Толстой исполнил поручение; ночью на двадцать пятое мая в особо оснащенной яхте он проехал в Неву, тихо подплыл к крепости и сдал пленницу. Ее сперва поместили наскоро в комнаты од комендантскою квартирою, потом в Алексеевский равелин. Секретарь Голицына Ушаков уже приготовил о ней подробные выдержки из бумаг, присланных государыней.

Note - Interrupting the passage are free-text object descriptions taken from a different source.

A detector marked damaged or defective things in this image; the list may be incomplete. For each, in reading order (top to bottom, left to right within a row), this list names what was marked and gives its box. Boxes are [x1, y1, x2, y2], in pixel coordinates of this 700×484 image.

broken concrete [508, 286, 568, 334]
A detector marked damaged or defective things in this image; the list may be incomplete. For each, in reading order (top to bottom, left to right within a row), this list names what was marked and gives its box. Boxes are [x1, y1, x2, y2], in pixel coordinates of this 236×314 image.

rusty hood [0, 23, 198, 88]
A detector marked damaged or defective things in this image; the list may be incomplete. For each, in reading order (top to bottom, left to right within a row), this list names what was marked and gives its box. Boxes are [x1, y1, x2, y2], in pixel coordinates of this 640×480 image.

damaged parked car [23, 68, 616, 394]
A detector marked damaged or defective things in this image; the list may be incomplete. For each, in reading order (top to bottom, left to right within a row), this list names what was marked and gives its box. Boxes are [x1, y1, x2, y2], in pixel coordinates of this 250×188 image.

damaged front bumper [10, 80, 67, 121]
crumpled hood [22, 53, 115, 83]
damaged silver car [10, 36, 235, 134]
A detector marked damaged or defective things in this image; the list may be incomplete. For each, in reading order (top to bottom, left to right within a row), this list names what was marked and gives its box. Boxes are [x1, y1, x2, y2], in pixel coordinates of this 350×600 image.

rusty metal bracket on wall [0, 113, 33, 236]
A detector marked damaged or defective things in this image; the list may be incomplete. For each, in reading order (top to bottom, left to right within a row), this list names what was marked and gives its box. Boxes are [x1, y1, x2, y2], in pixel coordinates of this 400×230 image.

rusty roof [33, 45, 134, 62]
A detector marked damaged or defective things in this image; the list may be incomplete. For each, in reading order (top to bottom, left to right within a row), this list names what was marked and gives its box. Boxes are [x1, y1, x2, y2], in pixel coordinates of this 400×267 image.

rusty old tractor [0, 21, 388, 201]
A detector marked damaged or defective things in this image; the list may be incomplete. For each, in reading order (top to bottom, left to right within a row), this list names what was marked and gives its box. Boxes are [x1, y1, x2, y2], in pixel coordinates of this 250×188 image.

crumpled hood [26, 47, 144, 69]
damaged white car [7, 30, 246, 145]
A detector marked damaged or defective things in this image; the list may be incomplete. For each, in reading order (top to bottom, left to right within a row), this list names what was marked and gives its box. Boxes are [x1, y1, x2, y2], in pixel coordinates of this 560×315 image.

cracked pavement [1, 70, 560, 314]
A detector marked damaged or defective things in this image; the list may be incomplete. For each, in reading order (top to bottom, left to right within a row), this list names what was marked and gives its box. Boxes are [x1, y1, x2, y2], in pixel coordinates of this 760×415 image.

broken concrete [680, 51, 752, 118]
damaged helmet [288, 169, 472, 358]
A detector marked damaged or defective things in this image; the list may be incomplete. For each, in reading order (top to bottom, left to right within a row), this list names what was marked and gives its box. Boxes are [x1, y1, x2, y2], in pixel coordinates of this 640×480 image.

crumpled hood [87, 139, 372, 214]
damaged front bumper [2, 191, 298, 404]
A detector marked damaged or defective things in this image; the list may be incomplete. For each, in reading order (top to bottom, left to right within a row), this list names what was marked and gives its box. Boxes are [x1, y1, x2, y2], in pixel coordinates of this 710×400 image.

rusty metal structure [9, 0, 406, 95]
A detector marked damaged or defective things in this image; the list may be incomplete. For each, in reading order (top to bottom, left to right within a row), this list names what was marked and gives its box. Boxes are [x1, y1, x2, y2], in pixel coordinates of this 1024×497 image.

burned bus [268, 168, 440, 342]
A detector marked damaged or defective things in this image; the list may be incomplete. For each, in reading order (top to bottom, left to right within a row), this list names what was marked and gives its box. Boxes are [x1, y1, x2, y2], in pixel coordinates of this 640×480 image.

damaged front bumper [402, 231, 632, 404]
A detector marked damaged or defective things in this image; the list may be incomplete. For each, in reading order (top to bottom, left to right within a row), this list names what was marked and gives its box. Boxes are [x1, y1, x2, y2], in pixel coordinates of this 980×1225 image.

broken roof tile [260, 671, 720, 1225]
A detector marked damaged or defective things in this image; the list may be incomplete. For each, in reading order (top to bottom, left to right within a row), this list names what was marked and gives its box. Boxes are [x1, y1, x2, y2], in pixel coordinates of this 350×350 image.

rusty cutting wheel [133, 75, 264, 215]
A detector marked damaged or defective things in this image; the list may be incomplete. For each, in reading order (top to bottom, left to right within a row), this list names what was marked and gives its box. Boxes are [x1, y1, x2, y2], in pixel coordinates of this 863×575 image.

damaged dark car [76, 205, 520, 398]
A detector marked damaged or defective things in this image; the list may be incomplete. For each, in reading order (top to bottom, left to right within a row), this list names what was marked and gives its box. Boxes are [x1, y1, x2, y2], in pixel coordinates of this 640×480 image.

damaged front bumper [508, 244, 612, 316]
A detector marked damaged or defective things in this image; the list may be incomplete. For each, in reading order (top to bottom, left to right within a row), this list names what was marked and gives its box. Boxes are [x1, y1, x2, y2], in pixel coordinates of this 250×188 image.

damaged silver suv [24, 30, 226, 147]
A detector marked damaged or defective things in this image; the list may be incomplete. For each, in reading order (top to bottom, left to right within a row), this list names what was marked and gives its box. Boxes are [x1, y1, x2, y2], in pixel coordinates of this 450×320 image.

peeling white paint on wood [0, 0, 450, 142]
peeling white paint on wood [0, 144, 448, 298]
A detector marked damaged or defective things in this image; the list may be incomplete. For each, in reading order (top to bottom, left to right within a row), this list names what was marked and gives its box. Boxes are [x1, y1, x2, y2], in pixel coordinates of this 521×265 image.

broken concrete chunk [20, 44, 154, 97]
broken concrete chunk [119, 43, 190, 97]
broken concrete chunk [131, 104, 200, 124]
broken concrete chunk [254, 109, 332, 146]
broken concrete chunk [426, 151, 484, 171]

Ушаков был проворный, вертлявый пузан, вечно пыхтевший и с улыбкой лукавых, зорких глаз повторявший:
– Ах, голубчики, столько дела, столько! Из чести одной служу князю… давно пора в абшид, измучился…
Князь Голицын обдумывал выдержки, составленные Ушаковым, приготовил по ним ряд точных вопросов и доказательных статей и с напускною, важною осанкою, так не шедшею к его добродушным чертам, явился в каземат пленницы. Его смущали вести, что на пути, в Англии, арестантка чуть не убежала, что в Плимуте она вдруг бросилась за борт корабля в какую-то, очевидно, ожидавшую ее шлюпку, и что ее едва удалось снова, среди ее воплей и стонов, водворить на корабль. Князь боялся, как бы и здесь кто-либо не вздумал ее освобождать.